* **DOCUMENT SEGMENT**:
──────

10 Questions: An Interview with Alexis Dubus

One of the great joys of interviewing artists is their strong drive to be unique individuals.   As if predestined, they forge themselves away from the “safe job” and embark on a career path that has many uncertainties.  They challenge and question the world around us and this is so important to art and our way of life.

Our penultimate 2009 Adelaide interview today is with the erudite Alexis Dubus, who skillfully enlightens us on,  “A Bl**dy Brief History of Swearing”.  Showing at the Cockoo Bar in Hindley Street at the 2009 Adelaide Fringe, Alexis is on each night till the 22nd March.  So let’s put our 10 Questions to Alexis…

1.    What inspired you to become a comedian?

I suppose watching the greats on TV as a child – Monty Python, Spike Milligan, Morecambe & Wise, Peter Cook – people who made it all look so deceptively simple, which I know now, of course, it isn’t.

2.    What’s your show about and what should the public expect from your show at the 2009 Adelaide Fringe?

Exactly what you’d expect from the title – all our favourite four-letter words explained – where they come from, how they’ve gained and lost taboo over the centuries, and how and why we use them in the first place. Contains swearing and scenes of mild peril.

3.    What was the last Fringe or Festival you performed at and what was it like?

Edinburgh Fringe 2008 – an amazing, if wet time. I picked up a little award for the show and got some lovely reviews, but I’m still wringing my jeans out to this day. I think we had about 3 days of sunshine – a good Scottish summer!

4.    What are your funniest and worst experiences performing in front of an audience?

I think these two experiences can be summed up in one gig – doing a guest spot for a bizarre Long Island alternative comedy group on the outskirts of the Edinburgh Fringe. And when I say alternative, I had to follow a midget riding a hobby horse in a nappy, then a man shuffling on dressed as the Pope and vomiting on the stage. How do you follow that?!

5.    What’s the best and worst advice you have ever been given? And did you follow it?

The best advice? To never show fear. You can be having the worst time up there but you’ve still got to be in control of the proceedings. Audiences can smell fear a mile off, and that can be the turning point of a gig. I can’t think of any bad advice in particular, but what annoys me is certain newer comedians who seem to think there’s some kind of fast-track system to being a good comic, like they can just skip a couple of stages in the training period. It’s a trade you have to learn, like any other, and you’ve got to put in the time. It’s well worth it though for the thrills you get along the way.

6.    What are you most proud of and what dreams or goals would you like to fulfill?

──────

* **QUESTIONS ON THE MATERIAL**:
a: In the interview with Alexis Dubus, what are these facts?
(i) Where is the show playing at the 2009 Adelaide Fringe?
(ii) Which festival was the last one Dubus performed at?
(iii) What does Dubus call the best advice he has been given?
b: Write a continuation of the interview with Alexis Dubus, picking up right after its last sentence.

* **PROVIDED DATA**:
──────

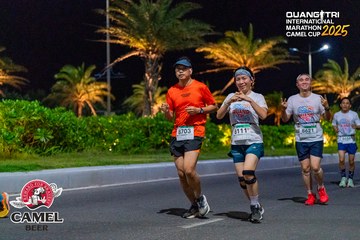QUẢNG TRỊ INTERNATIONAL MARATHON 2025 - Ảnh #4109775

──────

* **PER-TASK ANSWERS**:
a:
(i) The Cockoo Bar in Hindley Street
(ii) Edinburgh Fringe 2008
(iii) To never show fear

b:
I guess I’m most proud of a show I consider good enough to transport to the other side of the world. I had no idea it would be such a success, and for all that my teachers and elders said about swearing limiting my vocabulary, I’m now making a living out of it! My goal is to carry on getting away with it for as long as possible…

7.    Which three famous people would you invite to dinner and why? And what culinary dish would you prepare?

Am I allowed dead celebrities? They’d be alive for the dinner, obviously. Would be a bit weird otherwise. I guess the world’s great explorers, like Sir Walter Raleigh, Jacques Cousteau and Neil Armstrong, to hear what it’s like to be the first to discover this incredible uncharted territory, straight from the horse’s mouth. Our generation is so used to being able to see anything and everything at the click of a button that a certain sense of wonder’s been taken away from the world.

Oh, and beans on toast probably. They’re all used to roughing it and I wouldn’t want to miss any of the conversation by being stuck in the kitchen.

8.    What is the best book or books you have read and why?

I remember finding the Dice Man by Luke Reinhart quite a remarkable book when I first read it many years ago. I love the nonchalance and irreverence of it.

9.    Tell us 5 interesting and unknown facts about yourself?

1.    I’m a little bit Australian and a little bit French. My Mum’s side of the family’s actually come from Adelaide – can’t wait to go back, 20 years since I was last there.

2.    I’ve previously performed stand-up in a swimming pool, an elevator and the most haunted pub in Scotland.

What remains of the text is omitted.